Читаем Двум смертям не бывать полностью

Через лес, сельцо Манино, к Стоколосу разведчики вместе с девушкой шли быстрым ходом, минуя немецкие огневые, сперва по оврагу, потом по замерзшему руслу реки с крутыми отвесными берегами. Потом снова зашли в густой лес, уже с запада, с тыла; лес большой, Шестопаловский, знаменитый своей недоступностью для разведчиков. Здесь, как им говорили, укрывались от наблюдения с воздуха немецкие танки, а наверное, находились и ремонтные базы, и склады, и сам штаб этой танковой части. И Яманов с Пятковым и Лидой сторожко, по-лисьи проползали кустами в двух-трех метрах от часовых, и Яманов все высмотрел, все заметил, запомнил. А потом они вышли молоденьким ельником к хутору Яблонному, где Степан и Яманов остались одни дожидаться разведчицу, а та проскользнула во тьме мимо старых ометов и скрылась. Пошла по какой-то невидимой, известной лишь ей одной тропе в Стоколос.

Нет… Нельзя вспоминать… Все равно никому не расскажешь, как сперва все валил и валил мокрый снег, а потом в темном небе промылась, протерлась луна, снег заискрился, заблестел — ведь бывает же эдакая напасть! — и они со Степаном Пятковым увидели одновременно: на стене небольшого амбара, стоящего сбоку дороги, смертным белым крестом обвис головой, уже весь застылый, распятый мальчонка лет пяти, с проткнутыми ржавыми гвоздями ладонями рук и ступнями. И Степан не сдержался, он юлой закрутился на узкой тропе, взявшись за голову, задыхаясь и чуть не крича, закачался, пока Валентин не свалил его с ног, не повлек за собой, чуть не силой, подталкивая то кулаком, а то автоматом…

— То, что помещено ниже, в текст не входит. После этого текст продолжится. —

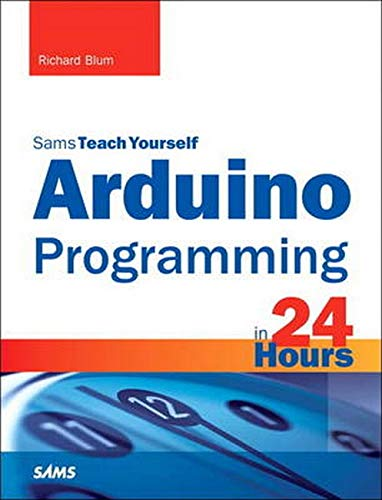 9780672337123: Arduino Programming in 24 Hours, Sams Teach Yourself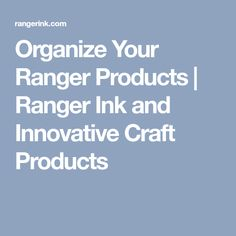 Organize Your Ranger Products | Ranger Ink and Innovative Craft Products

И теперь никому не расскажешь, как лежал перед ним на снегу, подорвавшийся на мине Степан, и как будто не раненный, а оглушенный, только длинные ноги в белых чистых портянках почему-то уже оказались без валенок, и Яманов нагнулся пощупать, живой ли, скорей найти рану, перевязать, но когда наклонился, то вспомнил слова военфельдшера Тягунова: «А такого не трогай, уже не жилец… Сапоги отлетели… Было несколько случаев. Всем приметам примета», — говорил Тягунов.

Не расскажешь и этого: как тащил на себе неподвижное тело товарища, как попал под огонь пулеметов своих же солдат, потому что сигнальный фонарик остался лежать на снегу, у амбара. Как сверлит и сверлит теперь одна главная мысль: а где же та девушка, с которой они проходили в тылы? Отчего не вернулась?.. Прямо хоть голову отрезай и клади ее рядом с собою на нарах, столько в ней беспокойных, тревожащих мыслей!

5


— Сатаненок твой спит? — спросил рано утром, быстро входя в землянку, дневальный.

— Какой сатаненок? — удивился Никифор.

— Ну, дружок твой, Валюха Яманов.

— А он, паря, свойский, тамбовский. Не трожь! Ишь придумал чего: сатаненок!

— А пошто он такой? Ничего не боится, прет всегда на рожон, ровно дьявол.

— А уж это тебя не касается, не замай! Чего надоть?

— В штаб к Тышкевичу вызывают. Срочно! Бегом!

— Валь, а Валь? — осторожно коснулся плеча Валентина Никифор. — Ты не спишь?

— Ну… не сплю…

— Слыхал? Вызывают!

— Ну… слыхал… — отозвался Яманов и встал с неохотой. Закричал на дневального: — Чего ждешь?.. Иду!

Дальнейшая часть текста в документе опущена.